Saya tidak tahu tentang Anda, tapi Katie dan saya tidak menabung uang untuk mati bersamanya. Kita berencana untuk membelanjakan (atau menyumbangkan) sebagian besar uang yang kita hasilkan (dan uang yang kita hasilkan) selama hidup kita. Meskipun saya menikmati investasi, ini bukanlah hobi favorit saya. Kita berinvestasi untuk hidup, bukan hidup untuk berinvestasi. Namun membelanjakan uang dengan cara yang meningkatkan kebahagiaan adalah tugas tersulit bagi saya dari empat tugas tersebut. Saya masih merasakan sedikit rasa bersalah menghabiskan $50 di restoran, meskipun faktanya kami menabung sekitar 2/3 dari pendapatan bersih kami akhir-akhir ini. Saya telah menemukan beberapa cara untuk menyiasatinya—saya membiarkan Katie melakukan sebagian besar pembelian, saya membeli aktivitas/perjalanan terlebih dahulu agar saya tidak “merusak” aktivitas karena harus menghabiskan waktu di sana, saya menggunakan kartu kredit agar tidak terlalu sulit untuk dibelanjakan, dan saya membeli mainan mahal secara berkala seperti perahu, namun saya belum yakin saya sudah menguasainya.
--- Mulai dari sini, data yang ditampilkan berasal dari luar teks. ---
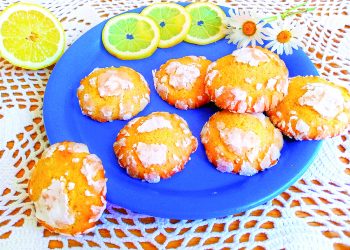 Лимонне печиво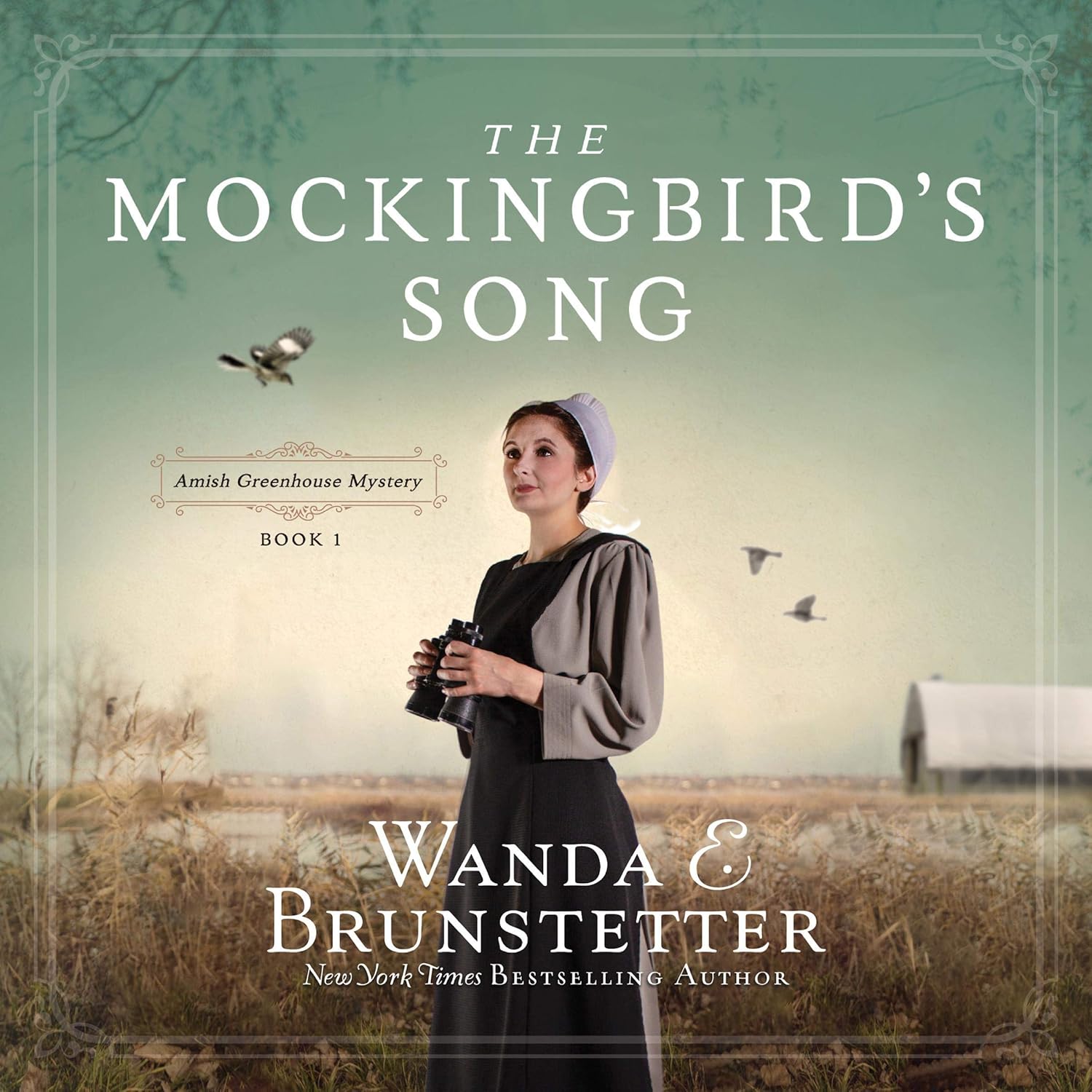 The Mockingbird's Song: Amish Greenhouse Mystery, Book 2    
	                
	            

                 
                        Audible Audiobook 
                  
                        – Unabridged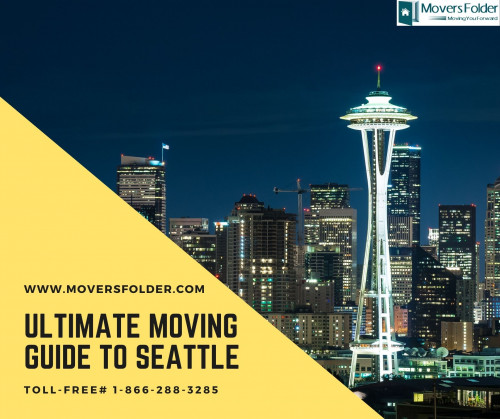 Ultimate Moving Guide to Seattle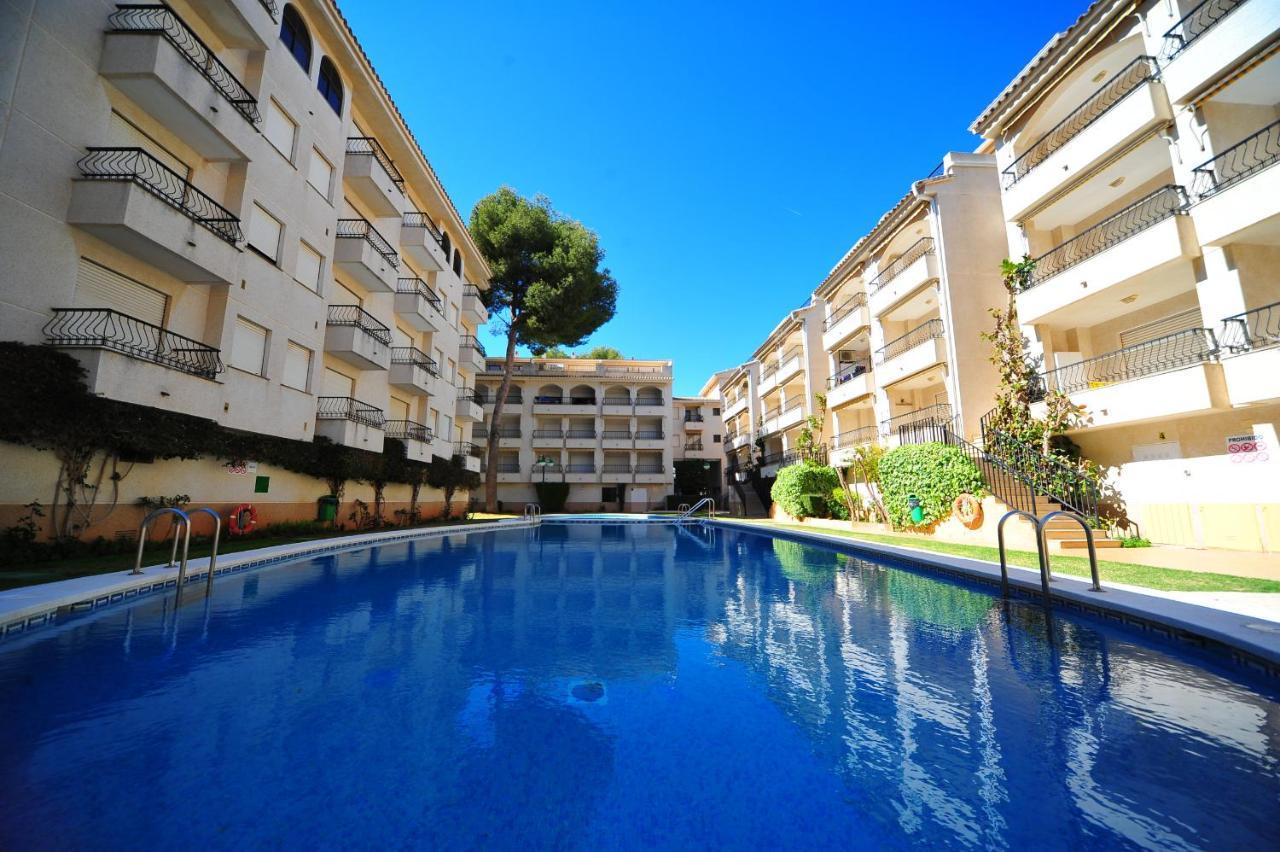 Playamar Orange Costa 3 Dormitorios Alcossebre Dış mekan fotoğraf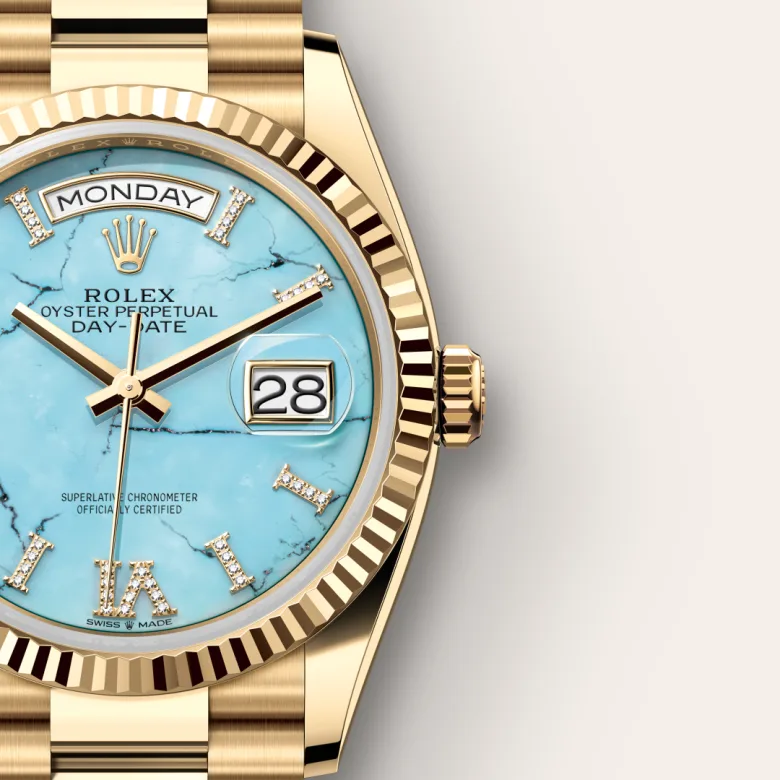 Rolex watch #4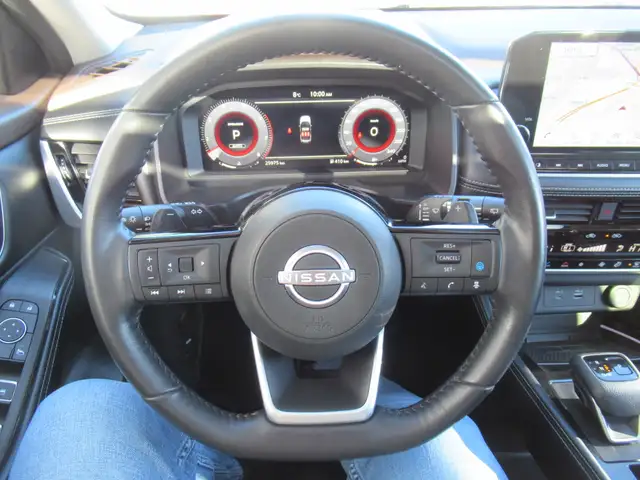 2023 Nissan Rogue Platinum AWD | NAVI | HUD | PANO ROOF | LEATHE - Photo 35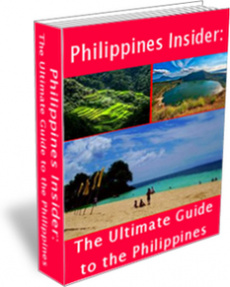Ebook cover: Philippines Insider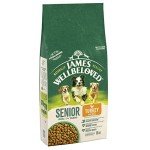 James Wellbeloved Senior Turkey & Rice Dog Food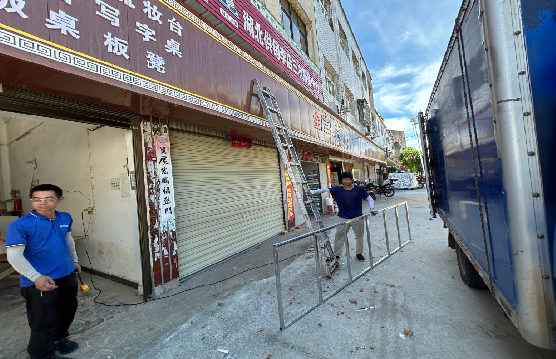 凤庆装招牌的时候要注意什么？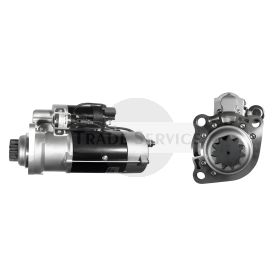 11.131.858 AZG4679 MAHLE (Letrika, Iskra) önindító MS46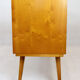 Mid-Century Birch and Mahogany Sideboard, 1960s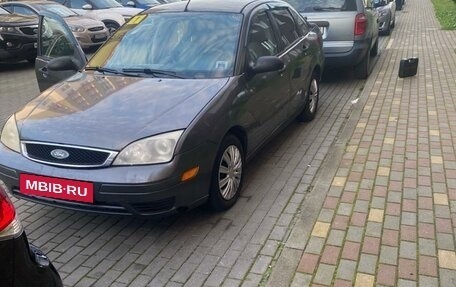 Ford Focus IV, 2005 год, 310 000 рублей, 6 фотография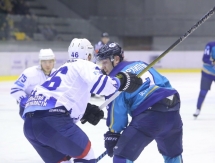 Фоторепортаж с матча ВХЛ «Торпедо» — «Рязань» 5:2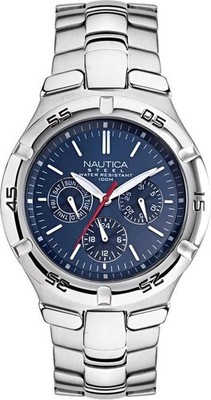 Nautica Castle NAPCAS901 Man Quartz Watch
Kepemilikan Wakeboat:10 Pelajaran Penting yang Dipetik

Jika Anda mampu membeli sesuatu, secara tunai, tanpa menghalangi Anda mencapai tujuan keuangan terpenting Anda, dan itu benar-benar membuat Anda lebih bahagia, maka belilah. Bagi kami, benda itu adalah perahu. Kami mengalami saat-saat yang luar biasa dalam tiga musim terakhir bersama kapal itu. Kami jarang pergi hanya dengan keluarga dekat kami. Kami membawa saudara kandung, sepupu, tetangga, Pasukan Pramuka setempat, teman, dan teman anak-anak kami. Kami berbagi pengalaman yang seringkali tidak mampu mereka tanggung, dan itu membuat kami bahagia. Kami pergi ke tempat-tempat liar dan liar dan melakukan petualangan yang luar biasa. Kami mempelajari keterampilan baru dan terikat bersama. 330 jam, dan itu hanya waktu mesin hidup. Jika kita menghitung rata-rata waktu mesin 3 jam sehari, itu berarti 110 hari, atau sekitar 37 hari setahun. Pengalaman selama sebulan, masing-masing selama tiga tahun terakhir. Kalau saya melihatnya seperti itu, mungkin saya bisa mengerti kenapa orang membeli wakeboat meski mereka tidak mampu membelinya!

Bagaimana menurut Anda? Pernah membeli wakeboat atau pembelian serupa yang bodoh secara finansial? Mengapa atau mengapa tidak? Tugas keuangan manakah yang secara psikologis paling sulit bagi Anda—mendapatkan, menabung, memberi, atau membelanjakan?